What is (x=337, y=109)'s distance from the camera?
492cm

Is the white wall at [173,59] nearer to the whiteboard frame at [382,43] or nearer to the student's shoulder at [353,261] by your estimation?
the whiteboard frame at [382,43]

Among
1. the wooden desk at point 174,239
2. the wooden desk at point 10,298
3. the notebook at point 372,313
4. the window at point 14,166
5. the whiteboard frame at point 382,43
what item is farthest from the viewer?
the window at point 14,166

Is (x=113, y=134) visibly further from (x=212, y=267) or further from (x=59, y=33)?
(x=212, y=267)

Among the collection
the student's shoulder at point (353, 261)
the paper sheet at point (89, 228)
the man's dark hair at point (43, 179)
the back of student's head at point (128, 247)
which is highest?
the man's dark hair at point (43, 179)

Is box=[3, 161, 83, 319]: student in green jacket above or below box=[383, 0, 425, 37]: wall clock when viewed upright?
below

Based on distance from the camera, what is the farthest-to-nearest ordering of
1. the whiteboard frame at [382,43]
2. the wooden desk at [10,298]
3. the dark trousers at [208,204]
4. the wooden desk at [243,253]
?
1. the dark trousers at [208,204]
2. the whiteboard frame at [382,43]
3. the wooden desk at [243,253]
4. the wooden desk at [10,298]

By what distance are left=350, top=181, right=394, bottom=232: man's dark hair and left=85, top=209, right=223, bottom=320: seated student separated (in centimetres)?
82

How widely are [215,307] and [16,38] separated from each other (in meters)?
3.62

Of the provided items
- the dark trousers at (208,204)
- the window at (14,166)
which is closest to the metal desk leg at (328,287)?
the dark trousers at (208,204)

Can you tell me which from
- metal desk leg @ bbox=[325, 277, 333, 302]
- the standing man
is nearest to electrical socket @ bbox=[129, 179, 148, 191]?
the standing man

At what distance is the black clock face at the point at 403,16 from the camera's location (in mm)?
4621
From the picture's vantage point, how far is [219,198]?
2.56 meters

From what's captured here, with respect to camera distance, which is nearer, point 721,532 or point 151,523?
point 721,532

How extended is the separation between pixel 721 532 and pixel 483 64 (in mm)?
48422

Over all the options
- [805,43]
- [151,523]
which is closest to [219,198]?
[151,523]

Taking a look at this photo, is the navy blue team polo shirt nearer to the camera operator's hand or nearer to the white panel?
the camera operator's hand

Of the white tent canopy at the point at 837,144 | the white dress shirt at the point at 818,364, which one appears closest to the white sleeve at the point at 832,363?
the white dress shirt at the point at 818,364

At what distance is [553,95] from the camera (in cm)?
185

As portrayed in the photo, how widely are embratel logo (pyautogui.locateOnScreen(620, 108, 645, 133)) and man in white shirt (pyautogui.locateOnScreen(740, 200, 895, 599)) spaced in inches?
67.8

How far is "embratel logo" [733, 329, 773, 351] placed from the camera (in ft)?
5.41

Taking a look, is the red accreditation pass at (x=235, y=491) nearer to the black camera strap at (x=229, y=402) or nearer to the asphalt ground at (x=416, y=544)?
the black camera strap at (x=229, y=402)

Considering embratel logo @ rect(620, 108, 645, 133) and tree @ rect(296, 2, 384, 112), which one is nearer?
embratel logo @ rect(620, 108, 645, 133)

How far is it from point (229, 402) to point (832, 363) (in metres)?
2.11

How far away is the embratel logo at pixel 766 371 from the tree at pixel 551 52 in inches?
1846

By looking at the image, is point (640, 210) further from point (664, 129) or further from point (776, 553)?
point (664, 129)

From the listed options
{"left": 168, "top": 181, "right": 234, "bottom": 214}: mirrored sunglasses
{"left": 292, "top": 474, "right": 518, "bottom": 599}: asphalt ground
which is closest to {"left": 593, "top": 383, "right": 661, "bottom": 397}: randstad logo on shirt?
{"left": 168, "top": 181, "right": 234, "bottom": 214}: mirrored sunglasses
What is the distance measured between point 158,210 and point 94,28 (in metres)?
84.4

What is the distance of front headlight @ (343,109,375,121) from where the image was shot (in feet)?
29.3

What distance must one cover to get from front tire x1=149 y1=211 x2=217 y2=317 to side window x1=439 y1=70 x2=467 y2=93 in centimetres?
--------
## What is asked
With the line containing "Of the white" as the first and the last line of the records as the final one, print exactly the lines in that span.

## Solution for this task
Of the white tent canopy at the point at 837,144 | the white dress shirt at the point at 818,364, which one appears closest to the white sleeve at the point at 832,363?
the white dress shirt at the point at 818,364

At what distance is [553,95] from the camera (in cm)?
185

As portrayed in the photo, how widely are embratel logo (pyautogui.locateOnScreen(620, 108, 645, 133)) and man in white shirt (pyautogui.locateOnScreen(740, 200, 895, 599)) spaced in inches?
67.8

How far is "embratel logo" [733, 329, 773, 351] placed from the camera (in ft)?
5.41

Taking a look, is the red accreditation pass at (x=235, y=491) nearer to the black camera strap at (x=229, y=402) or nearer to the asphalt ground at (x=416, y=544)?
the black camera strap at (x=229, y=402)

Considering embratel logo @ rect(620, 108, 645, 133) and tree @ rect(296, 2, 384, 112), which one is nearer?
embratel logo @ rect(620, 108, 645, 133)

How far is it from point (229, 402) to point (832, 363) (in metres)?
2.11

How far away is the embratel logo at pixel 766 371 from the tree at pixel 551 52 in inches?
1846

By looking at the image, is point (640, 210) further from point (664, 129) or further from point (776, 553)?
point (664, 129)

From the listed options
{"left": 168, "top": 181, "right": 234, "bottom": 214}: mirrored sunglasses
{"left": 292, "top": 474, "right": 518, "bottom": 599}: asphalt ground
which is closest to {"left": 593, "top": 383, "right": 661, "bottom": 397}: randstad logo on shirt?
{"left": 168, "top": 181, "right": 234, "bottom": 214}: mirrored sunglasses
What is the distance measured between point 158,210 and point 94,28 (in metres)?
84.4

What is the distance of front headlight @ (343,109,375,121) from where the image was shot (in feet)?
29.3

What distance must one cover to get from front tire x1=149 y1=211 x2=217 y2=317 to side window x1=439 y1=70 x2=467 y2=93 in centimetres?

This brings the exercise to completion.